Remplacement de salariés absents… assouplissement de la jurisprudence
La Cour de cassation, dans un arrêt du 14 février 2018, assouplit sa jurisprudence en matière de CDD de remplacement : un recours à de multiples CDD de remplacement avec le même salarié ne caractérise pas à lui seul un usage abusif du CDD.
En l’espèce une salariée, agent de service, effectue 3 CDD de remplacement pendant l’été 2010, puis 104 CDD de remplacement entre avril 2011 et février 2014. Forte d’une jurisprudence stricte en la matière, elle saisit le juge prud’homal d’une demande de requalification de la relation de travail en contrat à durée indéterminée (avec toutes les demandes inhérentes à une rupture sans cause réelle et sérieuse de CDI).
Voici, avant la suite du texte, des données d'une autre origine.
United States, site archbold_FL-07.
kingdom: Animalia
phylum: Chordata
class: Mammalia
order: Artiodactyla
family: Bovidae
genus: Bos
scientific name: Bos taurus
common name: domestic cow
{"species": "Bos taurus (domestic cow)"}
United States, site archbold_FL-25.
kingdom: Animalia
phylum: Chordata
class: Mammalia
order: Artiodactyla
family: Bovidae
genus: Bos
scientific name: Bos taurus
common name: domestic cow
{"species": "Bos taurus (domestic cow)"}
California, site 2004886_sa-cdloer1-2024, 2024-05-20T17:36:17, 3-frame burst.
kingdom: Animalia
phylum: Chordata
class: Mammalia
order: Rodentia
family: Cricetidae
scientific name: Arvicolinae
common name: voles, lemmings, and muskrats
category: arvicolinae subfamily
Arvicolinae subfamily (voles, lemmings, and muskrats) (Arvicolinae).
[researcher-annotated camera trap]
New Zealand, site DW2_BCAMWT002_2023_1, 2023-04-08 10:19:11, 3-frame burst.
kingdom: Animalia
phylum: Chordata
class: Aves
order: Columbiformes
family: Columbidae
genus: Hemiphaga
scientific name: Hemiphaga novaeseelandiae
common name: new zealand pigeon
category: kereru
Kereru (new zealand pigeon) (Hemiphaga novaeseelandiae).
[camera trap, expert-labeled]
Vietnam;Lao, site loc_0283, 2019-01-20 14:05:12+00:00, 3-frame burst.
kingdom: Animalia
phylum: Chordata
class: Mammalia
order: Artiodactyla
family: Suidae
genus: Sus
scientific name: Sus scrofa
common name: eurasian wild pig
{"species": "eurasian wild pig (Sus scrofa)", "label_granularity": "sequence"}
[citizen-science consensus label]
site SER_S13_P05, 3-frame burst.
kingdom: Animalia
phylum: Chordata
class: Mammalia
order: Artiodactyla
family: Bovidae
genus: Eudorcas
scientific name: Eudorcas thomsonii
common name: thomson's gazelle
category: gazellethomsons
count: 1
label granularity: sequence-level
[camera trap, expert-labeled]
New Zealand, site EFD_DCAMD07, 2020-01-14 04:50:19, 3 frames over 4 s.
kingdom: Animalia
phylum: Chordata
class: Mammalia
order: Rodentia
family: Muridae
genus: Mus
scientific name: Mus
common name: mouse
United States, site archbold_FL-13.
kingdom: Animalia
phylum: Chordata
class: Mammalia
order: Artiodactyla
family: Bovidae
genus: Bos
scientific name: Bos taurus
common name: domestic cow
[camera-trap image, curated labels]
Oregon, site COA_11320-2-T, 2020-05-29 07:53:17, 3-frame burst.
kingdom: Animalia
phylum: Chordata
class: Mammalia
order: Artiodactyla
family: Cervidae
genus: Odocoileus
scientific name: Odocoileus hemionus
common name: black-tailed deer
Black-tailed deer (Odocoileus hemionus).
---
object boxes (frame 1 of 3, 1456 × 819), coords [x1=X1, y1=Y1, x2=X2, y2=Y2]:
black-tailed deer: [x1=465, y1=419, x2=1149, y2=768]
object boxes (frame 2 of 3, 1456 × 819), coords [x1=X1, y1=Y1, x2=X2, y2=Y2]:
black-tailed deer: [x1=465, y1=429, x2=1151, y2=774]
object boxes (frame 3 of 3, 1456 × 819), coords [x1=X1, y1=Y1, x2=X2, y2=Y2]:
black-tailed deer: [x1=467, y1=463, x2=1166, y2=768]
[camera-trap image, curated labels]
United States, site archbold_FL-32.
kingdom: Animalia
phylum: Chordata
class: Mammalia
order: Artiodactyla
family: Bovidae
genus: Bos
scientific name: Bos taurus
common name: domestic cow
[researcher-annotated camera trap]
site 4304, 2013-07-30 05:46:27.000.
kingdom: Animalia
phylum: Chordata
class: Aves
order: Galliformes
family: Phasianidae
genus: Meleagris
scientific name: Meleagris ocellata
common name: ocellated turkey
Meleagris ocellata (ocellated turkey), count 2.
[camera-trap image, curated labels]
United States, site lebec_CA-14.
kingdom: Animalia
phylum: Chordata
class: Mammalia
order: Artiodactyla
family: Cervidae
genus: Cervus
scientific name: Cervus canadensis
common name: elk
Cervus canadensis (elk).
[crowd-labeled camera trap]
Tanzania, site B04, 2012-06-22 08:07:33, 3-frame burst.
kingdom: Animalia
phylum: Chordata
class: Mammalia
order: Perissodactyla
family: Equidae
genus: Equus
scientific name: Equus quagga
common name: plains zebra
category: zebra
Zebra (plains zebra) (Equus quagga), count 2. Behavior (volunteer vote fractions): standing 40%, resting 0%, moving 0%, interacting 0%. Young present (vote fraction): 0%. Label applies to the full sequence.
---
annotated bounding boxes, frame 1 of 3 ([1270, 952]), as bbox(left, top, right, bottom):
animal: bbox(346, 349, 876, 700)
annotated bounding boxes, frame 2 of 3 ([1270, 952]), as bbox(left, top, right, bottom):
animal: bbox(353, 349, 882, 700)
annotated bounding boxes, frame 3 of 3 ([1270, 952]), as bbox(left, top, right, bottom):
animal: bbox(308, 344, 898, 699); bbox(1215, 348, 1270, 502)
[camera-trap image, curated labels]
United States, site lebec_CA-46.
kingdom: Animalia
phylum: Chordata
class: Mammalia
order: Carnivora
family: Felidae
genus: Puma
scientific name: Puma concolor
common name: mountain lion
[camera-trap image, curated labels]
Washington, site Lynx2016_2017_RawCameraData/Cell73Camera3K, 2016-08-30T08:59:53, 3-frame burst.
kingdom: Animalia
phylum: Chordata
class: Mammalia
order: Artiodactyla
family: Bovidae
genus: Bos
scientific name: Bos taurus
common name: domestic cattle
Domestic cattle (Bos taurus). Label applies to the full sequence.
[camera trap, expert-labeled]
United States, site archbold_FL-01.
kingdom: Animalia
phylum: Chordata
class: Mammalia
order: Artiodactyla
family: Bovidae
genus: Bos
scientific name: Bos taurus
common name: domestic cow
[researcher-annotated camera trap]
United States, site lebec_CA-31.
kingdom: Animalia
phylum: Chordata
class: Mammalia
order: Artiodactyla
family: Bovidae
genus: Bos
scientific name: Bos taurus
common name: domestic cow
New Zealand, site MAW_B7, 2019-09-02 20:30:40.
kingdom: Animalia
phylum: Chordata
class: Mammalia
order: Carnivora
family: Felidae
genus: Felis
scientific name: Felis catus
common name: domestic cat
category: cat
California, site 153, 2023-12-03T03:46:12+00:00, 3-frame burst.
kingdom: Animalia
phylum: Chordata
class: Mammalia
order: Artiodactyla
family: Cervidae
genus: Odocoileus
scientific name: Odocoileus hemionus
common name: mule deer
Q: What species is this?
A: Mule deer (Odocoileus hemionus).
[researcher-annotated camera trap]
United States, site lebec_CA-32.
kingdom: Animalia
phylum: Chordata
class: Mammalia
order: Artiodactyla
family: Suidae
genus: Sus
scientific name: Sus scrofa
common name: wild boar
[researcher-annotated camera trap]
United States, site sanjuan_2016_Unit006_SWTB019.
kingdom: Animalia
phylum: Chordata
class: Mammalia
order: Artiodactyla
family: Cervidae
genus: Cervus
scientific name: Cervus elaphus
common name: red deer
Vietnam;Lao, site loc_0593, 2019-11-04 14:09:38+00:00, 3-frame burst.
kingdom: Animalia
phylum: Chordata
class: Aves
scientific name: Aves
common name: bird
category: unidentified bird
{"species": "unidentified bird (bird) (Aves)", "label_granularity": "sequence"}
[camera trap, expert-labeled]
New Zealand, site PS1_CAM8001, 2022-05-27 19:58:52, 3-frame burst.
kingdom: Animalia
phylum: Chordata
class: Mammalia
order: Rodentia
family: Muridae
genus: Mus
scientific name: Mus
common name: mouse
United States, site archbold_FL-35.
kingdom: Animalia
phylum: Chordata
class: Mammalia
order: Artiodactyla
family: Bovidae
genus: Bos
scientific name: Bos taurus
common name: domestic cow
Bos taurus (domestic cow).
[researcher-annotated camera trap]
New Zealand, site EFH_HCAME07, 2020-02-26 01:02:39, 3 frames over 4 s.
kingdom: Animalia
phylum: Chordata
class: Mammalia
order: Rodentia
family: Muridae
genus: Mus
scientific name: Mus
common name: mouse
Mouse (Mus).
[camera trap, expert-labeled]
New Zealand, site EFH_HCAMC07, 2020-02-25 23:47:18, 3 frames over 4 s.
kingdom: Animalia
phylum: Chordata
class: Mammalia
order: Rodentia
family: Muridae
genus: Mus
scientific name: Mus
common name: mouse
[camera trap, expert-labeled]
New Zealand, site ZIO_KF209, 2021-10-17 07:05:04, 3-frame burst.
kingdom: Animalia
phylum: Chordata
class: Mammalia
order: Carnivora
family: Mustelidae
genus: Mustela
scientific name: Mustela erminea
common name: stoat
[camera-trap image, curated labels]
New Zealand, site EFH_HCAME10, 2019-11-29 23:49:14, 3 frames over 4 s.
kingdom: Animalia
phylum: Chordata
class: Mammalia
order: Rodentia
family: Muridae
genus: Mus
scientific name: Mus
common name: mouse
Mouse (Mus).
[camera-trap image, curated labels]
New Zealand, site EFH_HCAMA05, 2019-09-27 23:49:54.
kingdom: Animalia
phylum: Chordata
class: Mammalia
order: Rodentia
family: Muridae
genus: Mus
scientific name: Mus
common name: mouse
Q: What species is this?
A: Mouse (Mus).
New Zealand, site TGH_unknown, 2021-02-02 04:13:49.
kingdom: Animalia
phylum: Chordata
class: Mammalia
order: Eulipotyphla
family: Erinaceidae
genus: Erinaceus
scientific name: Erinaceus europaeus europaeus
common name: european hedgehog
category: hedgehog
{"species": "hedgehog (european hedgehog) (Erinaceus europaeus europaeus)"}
Elle s’appuie pour cela sur la jurisprudence de la Cour de cassation qui a notamment requalifié en CDI, les CDD d’un agent de service ayant assuré le remplacement de salariés absents pendant 4 ans au moyen de 94 CDD ( soc. 4 décembre 1996 n°93-41.891), de receveurs de poste de péage ayant effectué l’un 22 CDD en 14 mois et l’autre 104 CDD en 3 ans (soc 29 sept 2004 n°02-43.249 et 26 janvier 2005 n°02-45.342).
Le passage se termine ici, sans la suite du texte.